### Texte fourni
*-*-*

E suis Tourangeau; j'habite Luynes sur la rive droite de la Loire, lieu autrefois considérable, que la révocation de l'édit de Nantes a réduit à mille habitans, et que l'on va réduire à rien par de nouvelles persécutions, si votre prudence n'y met ordre.

J'imagine bien que la plupart d'entre vous, Messieurs, ne savent guère ce qui s'est passé à Luynes depuis quelques mois. Les nouvelles de ce pays

font peu de bruit en France, et à Paris surtout. Ainsi je dois, pour la clarté du récit que j'ai à faire, prendre les choses d'un peu haut.

*-*-*

### Consigne A
Extrayez des enregistrements, sans aucune modification, les lignes qui vont de celle contenant « What is the absolute » jusqu'à la fin des enregistrements, ces deux bornes comprises.

*-*-*

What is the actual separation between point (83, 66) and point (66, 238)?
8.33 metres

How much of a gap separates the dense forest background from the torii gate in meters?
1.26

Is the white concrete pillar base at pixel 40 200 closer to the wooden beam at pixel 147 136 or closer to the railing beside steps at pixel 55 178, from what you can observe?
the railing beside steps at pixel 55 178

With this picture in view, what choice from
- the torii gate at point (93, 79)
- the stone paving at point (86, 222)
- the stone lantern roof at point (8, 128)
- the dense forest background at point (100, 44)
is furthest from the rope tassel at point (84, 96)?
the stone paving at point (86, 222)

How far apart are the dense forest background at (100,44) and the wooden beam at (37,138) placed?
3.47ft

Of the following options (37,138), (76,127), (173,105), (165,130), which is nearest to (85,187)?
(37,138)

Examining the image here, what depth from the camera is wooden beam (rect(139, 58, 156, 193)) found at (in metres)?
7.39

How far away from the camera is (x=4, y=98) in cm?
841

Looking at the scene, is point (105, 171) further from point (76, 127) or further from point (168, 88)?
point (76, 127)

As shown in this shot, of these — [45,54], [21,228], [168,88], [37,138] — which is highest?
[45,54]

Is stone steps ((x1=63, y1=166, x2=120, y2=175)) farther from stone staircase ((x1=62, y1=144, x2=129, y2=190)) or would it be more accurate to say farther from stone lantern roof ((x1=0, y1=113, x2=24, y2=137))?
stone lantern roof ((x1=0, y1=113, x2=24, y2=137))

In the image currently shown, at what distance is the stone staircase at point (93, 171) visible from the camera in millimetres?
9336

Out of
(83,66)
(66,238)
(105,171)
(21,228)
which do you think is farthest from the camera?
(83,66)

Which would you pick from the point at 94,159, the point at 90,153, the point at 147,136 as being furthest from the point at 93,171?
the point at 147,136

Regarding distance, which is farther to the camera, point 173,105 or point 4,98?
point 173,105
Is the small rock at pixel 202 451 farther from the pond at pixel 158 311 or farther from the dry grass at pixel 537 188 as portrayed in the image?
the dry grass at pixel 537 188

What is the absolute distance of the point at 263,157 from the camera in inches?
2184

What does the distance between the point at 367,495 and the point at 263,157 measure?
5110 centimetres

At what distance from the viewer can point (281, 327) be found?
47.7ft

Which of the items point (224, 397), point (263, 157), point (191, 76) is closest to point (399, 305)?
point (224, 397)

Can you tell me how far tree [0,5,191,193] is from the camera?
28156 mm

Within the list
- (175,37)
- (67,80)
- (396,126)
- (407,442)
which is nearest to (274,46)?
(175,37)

*-*-*

### Consigne B
Recopiez à l'identique le passage du texte sur Luynes qui commence par les mots « E suis Tourangeau; » et se termine par « n'y met ordre. ».

### Réponse rédigée A
What is the absolute distance of the point at 263,157 from the camera in inches?
2184

What does the distance between the point at 367,495 and the point at 263,157 measure?
5110 centimetres

At what distance from the viewer can point (281, 327) be found?
47.7ft

Which of the items point (224, 397), point (263, 157), point (191, 76) is closest to point (399, 305)?
point (224, 397)

Can you tell me how far tree [0,5,191,193] is from the camera?
28156 mm

Within the list
- (175,37)
- (67,80)
- (396,126)
- (407,442)
which is nearest to (274,46)?
(175,37)

### Réponse rédigée B
E suis Tourangeau; j'habite Luynes sur la rive droite de la Loire, lieu autrefois considérable, que la révocation de l'édit de Nantes a réduit à mille habitans, et que l'on va réduire à rien par de nouvelles persécutions, si votre prudence n'y met ordre.